上写真=前列右から3人目が鳥海晃司。昇格の約束を果たした(写真◎高野 徹)
■2025年12月13日 J1昇格プレーオフ決勝(観衆17,634人@フクアリ)
千葉 1-0 徳島
得点:(千)カルリーニョス・ジュニオ
「J1の舞台を捨ててきた」
2024年シーズンが終わったとき、鳥海晃司がセレッソ大阪との契約延長を断ってまで、古巣のジェフユナイテッド千葉に戻ることを決めた。J1復帰の力になるためだ。
その約束を果たした。
「達成感もありますけど、本当にJ1に戻りたいって思ったので、これでやっとスタートラインに立ったな、と」
アカデミーから育ち、プロデビューしたクラブが長くJ2で苦しんでいる。だから、自分でJ1に昇格させたい。その切実な思いをピッチにぶつけた。控えに回る時期もあったが、リーグ戦30試合、2526分の出場はチームで3番目に長い。
「1年間、長かったなっていう思いと、自分自身でJ1の舞台を捨ててきたので、これで上がれなかったらもしかしたら選択を間違ったんじゃないかと思う時期もありました。でも、そういう時期を乗り越えて、本当にやっと戻れるなっていうのが素直な気持ちです」
90+2分、日高大に代わってピッチに立つと5バックに変更して堅陣の一人となり、ゴールに襲いかかる徳島ヴォルティスの攻撃を食い止めた。
「ケガでコンディション的にも90分通して戦えないと思っていたけれど、そういう中でもベンチに入れてくれた。本当に監督にも感謝しています」
心の底から渇望していた昇格の喜びを、ピッチの上でかみ締めることができたのは、そのおかげだ。
J1のC大阪に残らずにJ2の千葉への復帰を決めたことを「サッカー選手としては変な決断をした」と表現する。だからこそ「一緒に乗り越えてくれた家族に本当にありがとうって言いたい」と特別な思いに昇華し、昇格決定の瞬間に涙がこぼれた。
自らの決断を信じたこの1年、チームに漂う空気を「危機感」と称した。
「危機感が強いチームでした。なぜ僕たちは勝ててきたのかというと、圧倒的な強さではなく、そういうものを感じてきたからだと思うんです」
自信が過信にならなかった。それがチームの結び付きを強めていく。
「危機感はものすごく感じていて、でも、みんなでまとまって、一体感を持ってできたことが大きかった」
自動昇格は逃すことになったが、J1昇格プレーオフではRB大宮アルディージャ戦は0-3からド派手な4-3の逆転勝利を収め、この徳島戦は1-0で確実に逃げ切った。この2試合だけでも、チームの力量の広さを物語っている。
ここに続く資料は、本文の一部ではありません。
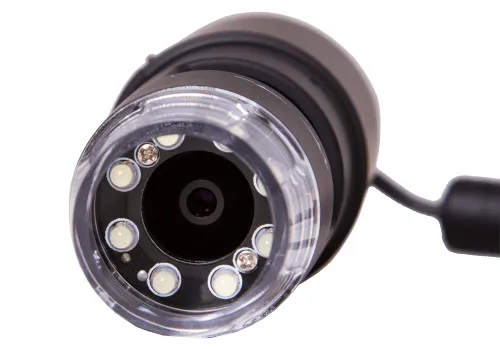 a fotón:  Levenhuk DTX TV digitális mikroszkóp,  10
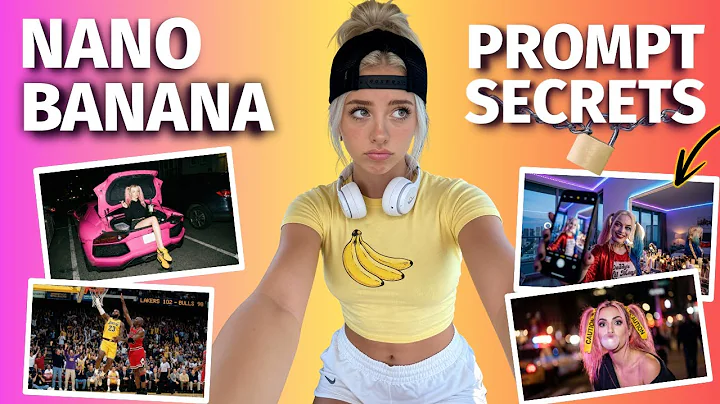 Hidden Nano Banana Prompts + Tricks For Spectacular AI Images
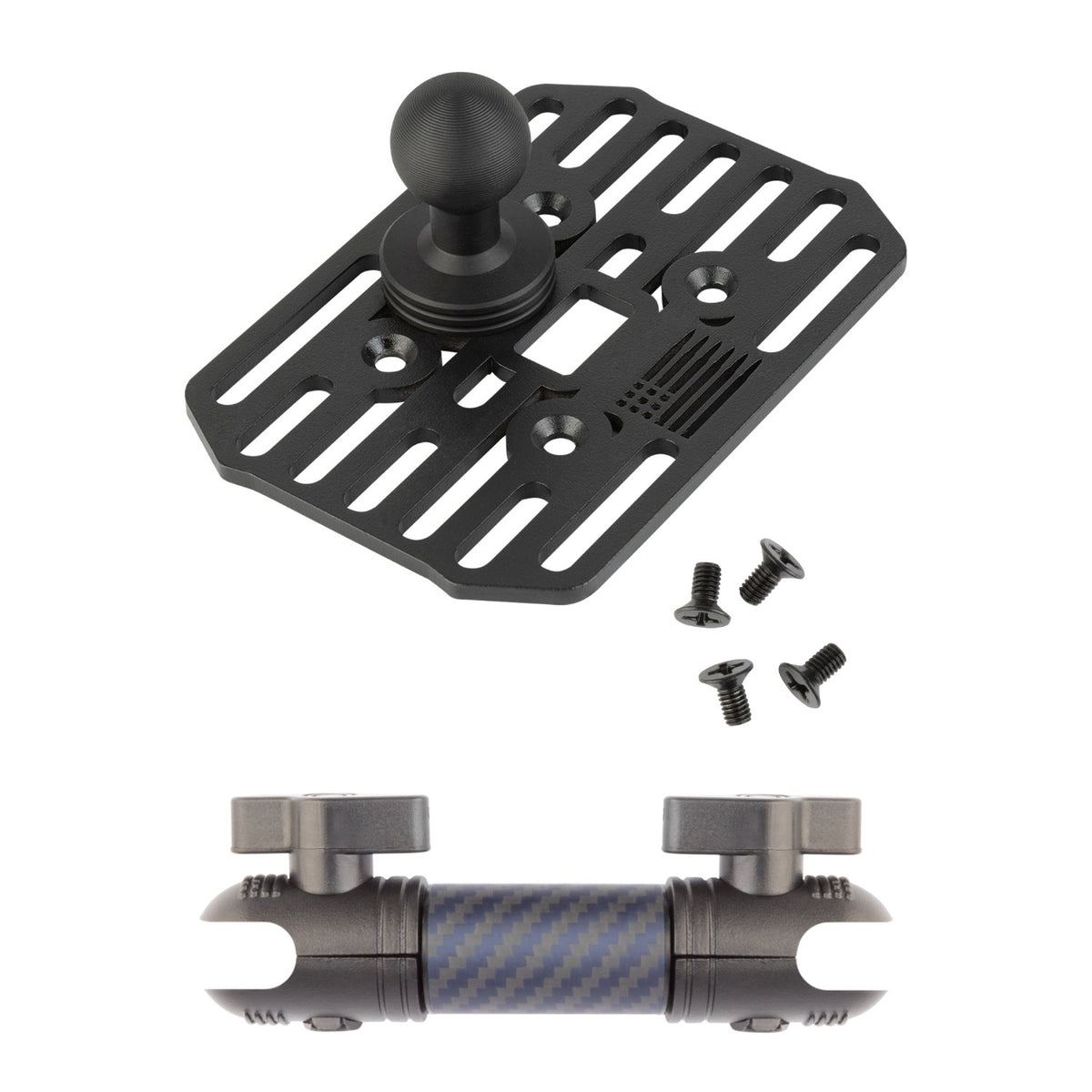 Feniex 4200 Mini Controller Mount with 20mm Ball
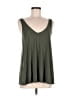 LUXE Green Tank Top Size M (tall) - photo 1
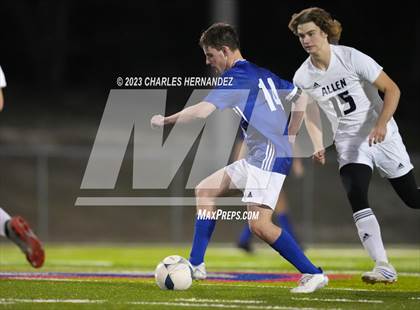 Thumbnail 1 in Allen Academy @ Brazos Christian photogallery.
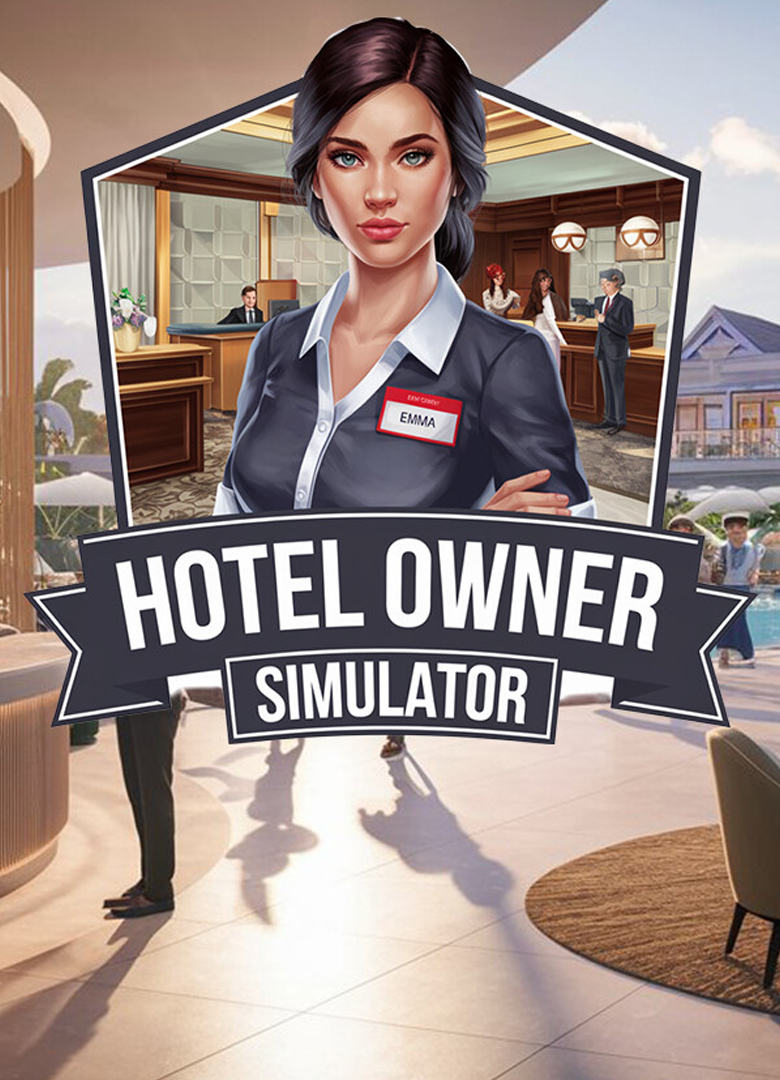 Обложка Hotel Owner Simulator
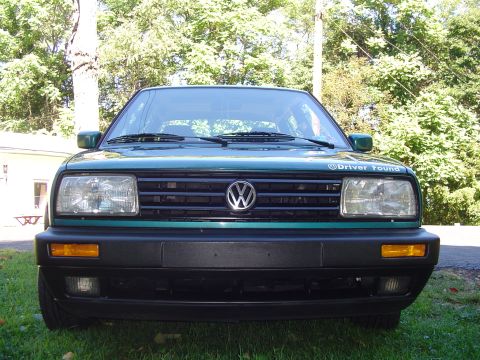 1992 Volkswagen Jetta photo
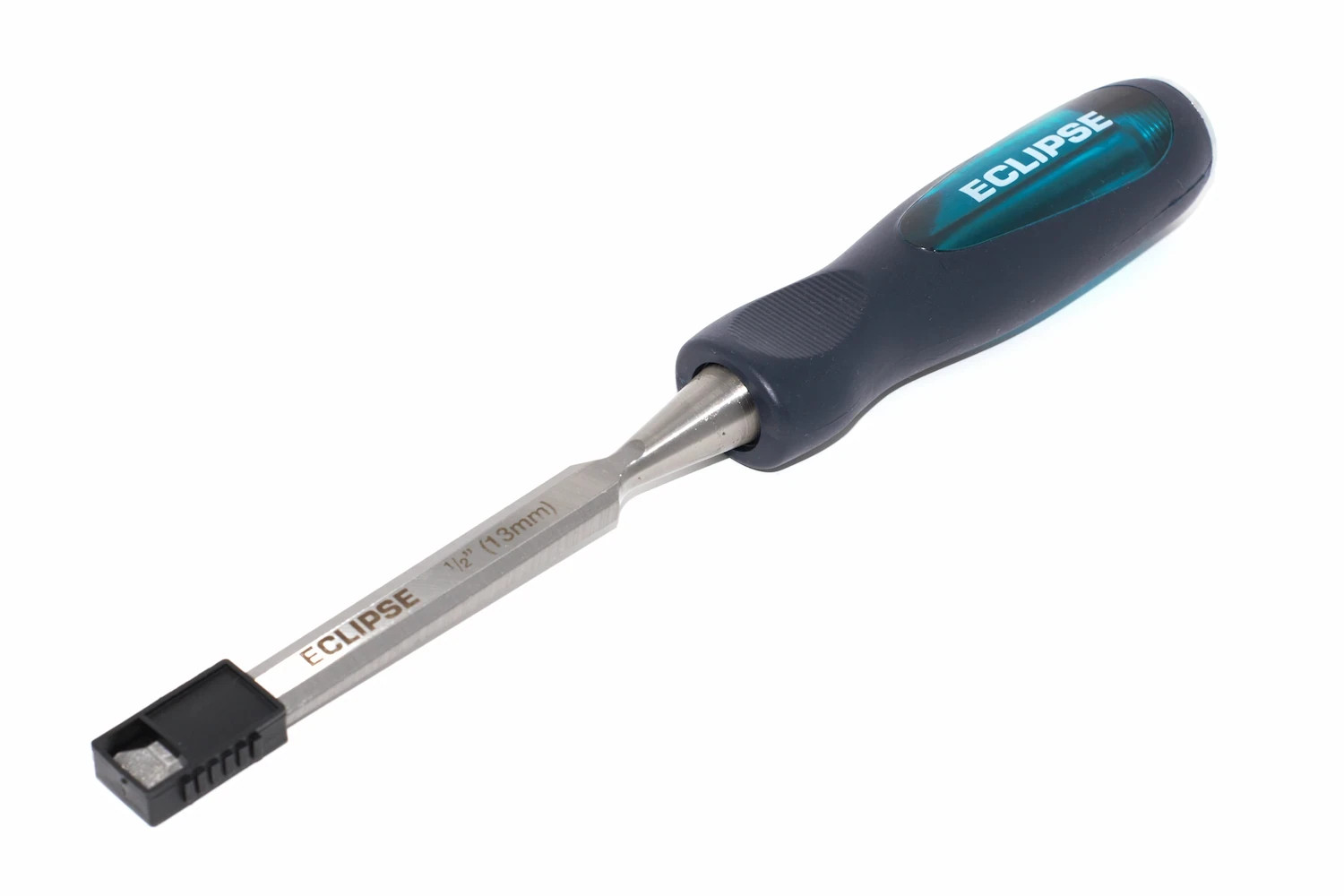 Eclipse Professional 1/2" Wood Chisel Bevel Edge Cr-V Steel High Impact Tool New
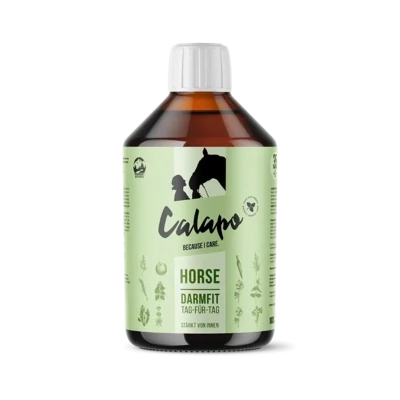 Calapo Horse Darmfit Ferment für Pferde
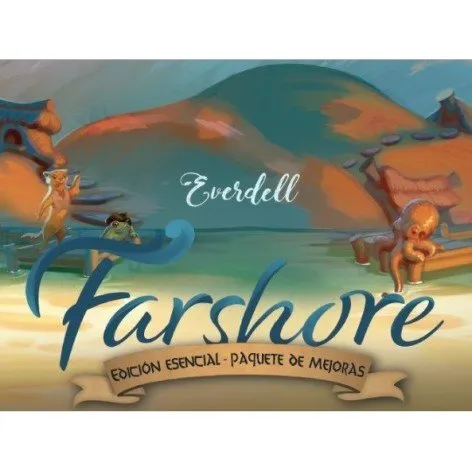 Maldito Games Farshore: Paquete de Mejora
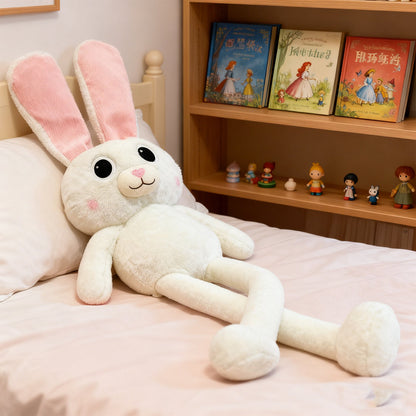 Bunny Stuffed Toy-95cm White 8124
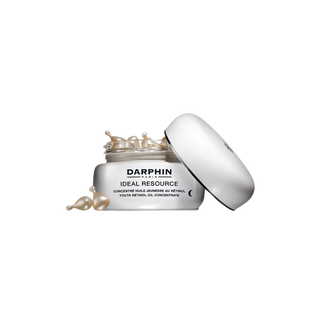 Darphin Ideal Resource Youth Retinol Oil Concentrate 60 Capsules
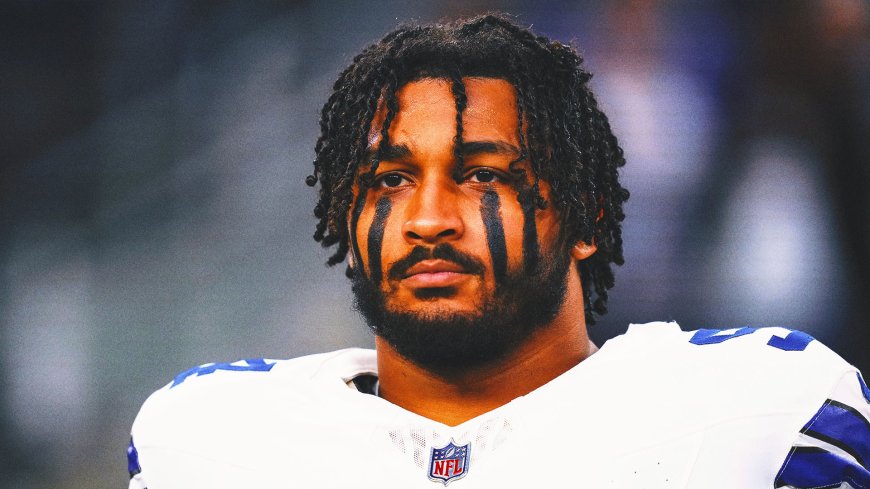 Dallas Cowboys Defensive End Marshawn Kneeland Dies at 24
さて、17年ぶりにJ1昇格を果たした「2025年のジェフユナイテッド千葉」とは、鳥海から見てどういうチームだったのだろう。
「犠牲心を持ってみんながプレーできるし、トレーニングを真面目にみんながこなしていると思います」
真面目なチームの中心で、真面目な鳥海が確かな存在感を放ち、真面目にJ1復帰の約束を果たして、そして涙した。